Nel passato, invece, parte della violenza collettiva era incanalata attraverso uno scontro simulato e ritualizzato che permetteva di sciogliere un po' di nodi senza arrivare agli eccessi odierni. La ritualizzazione serviva implicitamente per evitare che la violenza superasse i limiti collettivamente prestabiliti, imponendo un codice di comportamento.
Le oggi poco famose "battagliole comunali" erano un evento codificato delle ordinanze cittadine, evento spettacolare e assolutamente interno al corpo sociale. Combinazione, uno dei pochi luoghi che conserva un'etica, un codice comportamentale, oggigiorno è il mondo ultras, nonostante la spinta collettiva della cosiddetta società civile ad espellere gli ultras dalla comunità.

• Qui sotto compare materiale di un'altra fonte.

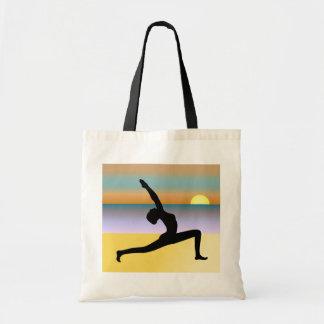 Mujer de la yoga de la playa que presenta la bolsa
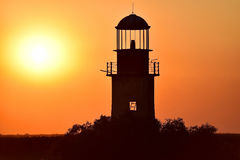 Abandoned lighthouse at sunset on a river Royalty Free Stock Images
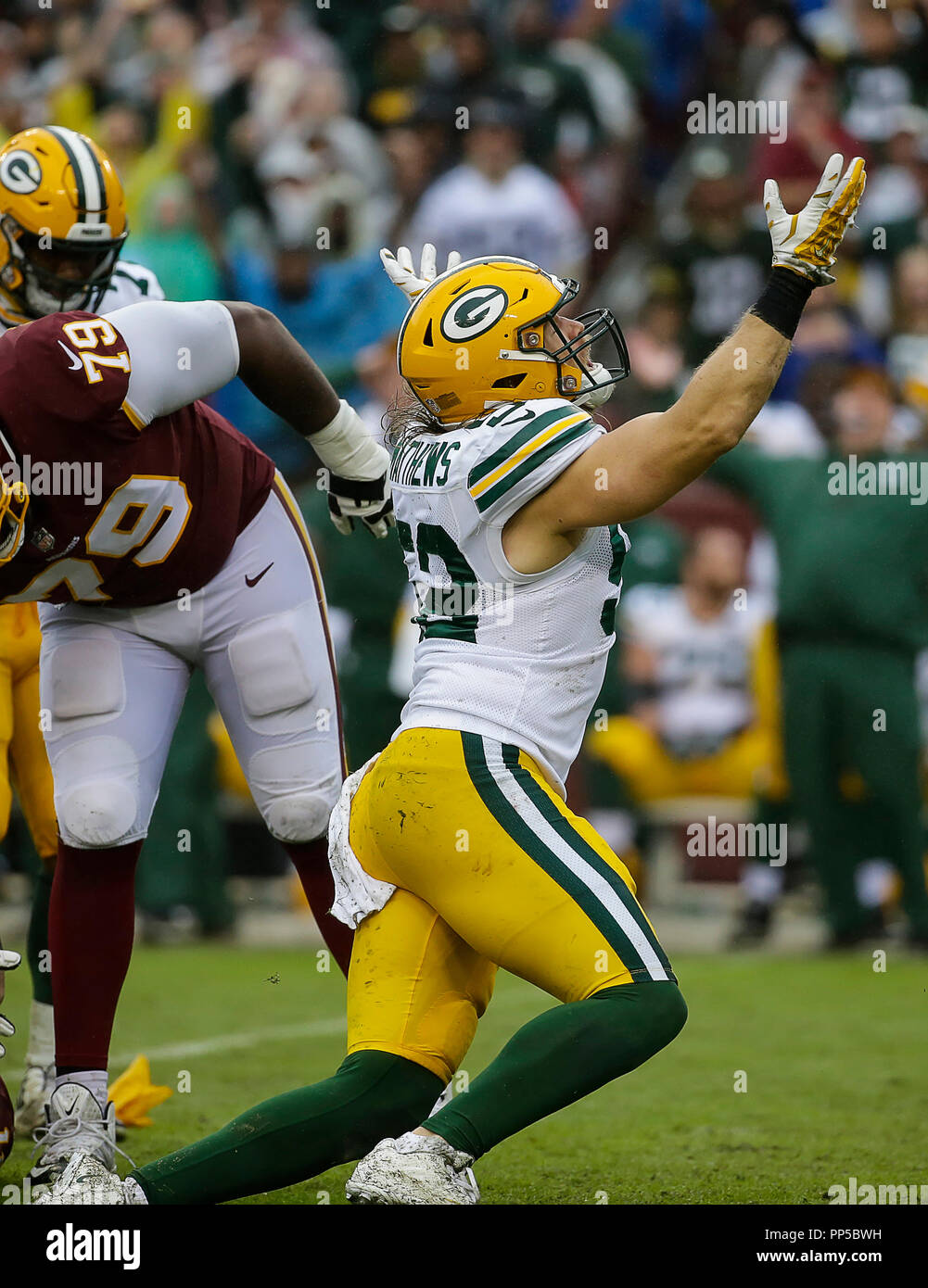 Landover, MD, USA. 23rd Sep, 2018. Green Bay Packers LB #52 Clay Matthews protests a roughing the passer penalty during a NFL football game between the Washington Redskins and the Green Bay Packers at FedEx Field in Landover, MD. Justin Cooper/CSM/Alamy Live News - Stock Image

c) Per chi cerca sempre e necessariamente etichette per definire azioni in funzione della "confezione" e non del contenuto ho poco da consigliare se non quello di analizzare la storia del passato. Chi pensa che le rivoluzioni siano dei pranzi di gala o un elenco della spesa da spuntare cronologicamente, consiglio di prestare attenzione alla storiella popolare russa che cito qui di seguito:
"quando Lenin raggiunse finalmente la Russia, a rivoluzione iniziata, si trovò in mezzo ai tumulti popolari in città. In mezzo al caos Lenin domandò ad una signora che urlava agitando un mattarello chi comandasse. La donna rispose stupita della domanda: "ma è ovvio, Lenin comanda!".
Insomma, pensare a rivoluzioni ordinate come la dispensa della nonna, con il "soggetto rivoluzionario puro" che si applica con svizzera precisione è veramente un paradosso antistorico.
Come dice il sempre lucido e straordinario Quadrelli: "l'autunno caldo non lo fecero gli operai con l'unità sotto braccio che ascoltavano i Led Zeppelin. No, lo fecero gli operai con i pantaloni alla Celentano con sotto braccio la Gazzetta dello Sport".
A chi preferisce un compagno infame ad un camerata che generosamente aiuta il prossimo (e viceversa) non ho molto altro da consigliare se non di
leggere quanto ho scritto (sapendo che poco servirà però).